__EXTRACT TO READ__
◇ ◇ ◇ ◇ ◇

Packaging and Accessories
Based on my previous Campfire Audio IEM reviews, I knew going in this time that the packaging would be similar in size and design alike. The product box for the Campfire Audio Holocene is plastic-sealed, and we see a very colorful front with a render of the earphones in the middle of a fairly unique pattern using the so-called 'Epoch' color palette consisting of a variety of colors and geometrical shapes, including UFOs, because why not? It's as colorful as what we saw with the CFA Mammoth, so this set once again pairs up, as did the Honeydew and Satsuma before. There's contact information alongside some marketing features on the side, and a seal on the back over what we now find out is more of a gift-box-style wrapper in a matching brown which unfurls to reveal the actual product box.
The box is also in a similar brown color as the IEMs, with the Campfire Audio logo in shiny lettering and what looks to be a depiction of a starry night over a mountain and trees, perhaps to depict the Portland area native to the brand. More of the shining speckles are all over the box, which you need to see in person to better appreciate. That will hold your attention for just long enough to realize you need to now go ahead and open the box, which congratulates you on a job nicely done. Everything relevant to the user experience is packed inside two containers, thus making for highly space-efficient packaging. There is also some paperwork underneath, including a user manual going over the do's and don'ts of the Holocene as it pertains to the cable with MMCX connectors and fitting them in your ears. Rounding things off is a customer service card for you to jot down the serial number for any warranty-related issues, and both have the same design on the outer surface as the packaging wrapper.

◇ ◇ ◇ ◇ ◇

__ROWS__

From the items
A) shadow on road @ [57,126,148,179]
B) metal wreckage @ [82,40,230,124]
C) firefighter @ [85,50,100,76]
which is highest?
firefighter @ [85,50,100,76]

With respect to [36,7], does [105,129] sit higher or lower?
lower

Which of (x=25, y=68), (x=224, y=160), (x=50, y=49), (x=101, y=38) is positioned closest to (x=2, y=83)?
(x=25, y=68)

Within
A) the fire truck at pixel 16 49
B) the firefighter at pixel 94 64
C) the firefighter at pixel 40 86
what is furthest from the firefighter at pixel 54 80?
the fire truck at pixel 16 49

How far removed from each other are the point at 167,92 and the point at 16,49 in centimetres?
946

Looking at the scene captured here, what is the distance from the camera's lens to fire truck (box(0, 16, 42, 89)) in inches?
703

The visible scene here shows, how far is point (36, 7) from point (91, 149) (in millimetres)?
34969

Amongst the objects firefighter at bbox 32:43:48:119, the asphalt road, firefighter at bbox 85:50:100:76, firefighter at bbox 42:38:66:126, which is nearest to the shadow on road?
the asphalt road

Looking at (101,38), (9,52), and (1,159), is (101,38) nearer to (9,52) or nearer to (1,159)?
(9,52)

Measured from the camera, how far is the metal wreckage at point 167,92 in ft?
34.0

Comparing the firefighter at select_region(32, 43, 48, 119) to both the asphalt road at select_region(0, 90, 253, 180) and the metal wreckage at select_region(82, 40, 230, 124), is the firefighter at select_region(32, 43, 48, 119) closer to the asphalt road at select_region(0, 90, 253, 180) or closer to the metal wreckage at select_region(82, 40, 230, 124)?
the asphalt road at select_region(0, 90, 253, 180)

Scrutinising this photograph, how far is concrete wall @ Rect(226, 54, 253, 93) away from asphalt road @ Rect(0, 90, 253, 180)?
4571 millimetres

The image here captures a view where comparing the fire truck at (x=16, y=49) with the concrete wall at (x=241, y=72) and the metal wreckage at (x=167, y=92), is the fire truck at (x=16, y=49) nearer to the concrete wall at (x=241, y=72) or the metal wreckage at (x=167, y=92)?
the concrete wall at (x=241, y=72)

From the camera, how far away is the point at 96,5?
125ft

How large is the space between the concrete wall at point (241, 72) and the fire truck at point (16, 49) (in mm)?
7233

◇ ◇ ◇ ◇ ◇

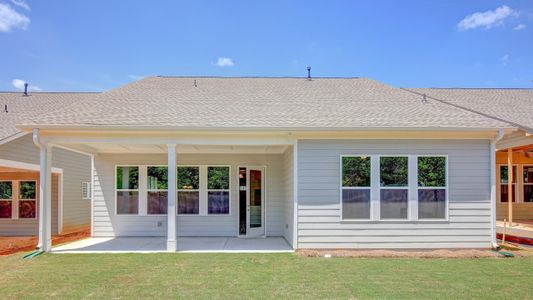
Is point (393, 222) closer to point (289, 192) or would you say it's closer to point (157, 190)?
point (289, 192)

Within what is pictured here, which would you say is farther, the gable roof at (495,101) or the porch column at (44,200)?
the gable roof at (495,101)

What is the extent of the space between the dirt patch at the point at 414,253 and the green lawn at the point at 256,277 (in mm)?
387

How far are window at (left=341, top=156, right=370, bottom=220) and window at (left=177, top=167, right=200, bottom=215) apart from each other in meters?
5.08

◇ ◇ ◇ ◇ ◇

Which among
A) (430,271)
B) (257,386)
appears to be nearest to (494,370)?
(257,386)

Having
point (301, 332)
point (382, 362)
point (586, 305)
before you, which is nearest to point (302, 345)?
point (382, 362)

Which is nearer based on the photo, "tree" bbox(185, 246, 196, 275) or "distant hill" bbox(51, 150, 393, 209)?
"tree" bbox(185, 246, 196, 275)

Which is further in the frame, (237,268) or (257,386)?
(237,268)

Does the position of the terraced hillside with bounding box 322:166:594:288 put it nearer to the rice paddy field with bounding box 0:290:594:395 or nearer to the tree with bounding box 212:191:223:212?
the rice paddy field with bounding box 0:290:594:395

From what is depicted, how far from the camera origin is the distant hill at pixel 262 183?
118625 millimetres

◇ ◇ ◇ ◇ ◇

__PARTS OF THE EXERCISE__
1. Repeat the passage of the Holocene packaging review starting with "Packaging and Accessories" and going on through "actual product box.".
2. According to the Holocene packaging review, what is the name of the color palette used on the front of the product box?

__TASK-BY-TASK ANSWERS__
1.
Packaging and Accessories
Based on my previous Campfire Audio IEM reviews, I knew going in this time that the packaging would be similar in size and design alike. The product box for the Campfire Audio Holocene is plastic-sealed, and we see a very colorful front with a render of the earphones in the middle of a fairly unique pattern using the so-called 'Epoch' color palette consisting of a variety of colors and geometrical shapes, including UFOs, because why not? It's as colorful as what we saw with the CFA Mammoth, so this set once again pairs up, as did the Honeydew and Satsuma before. There's contact information alongside some marketing features on the side, and a seal on the back over what we now find out is more of a gift-box-style wrapper in a matching brown which unfurls to reveal the actual product box.

2. The 'Epoch' color palette.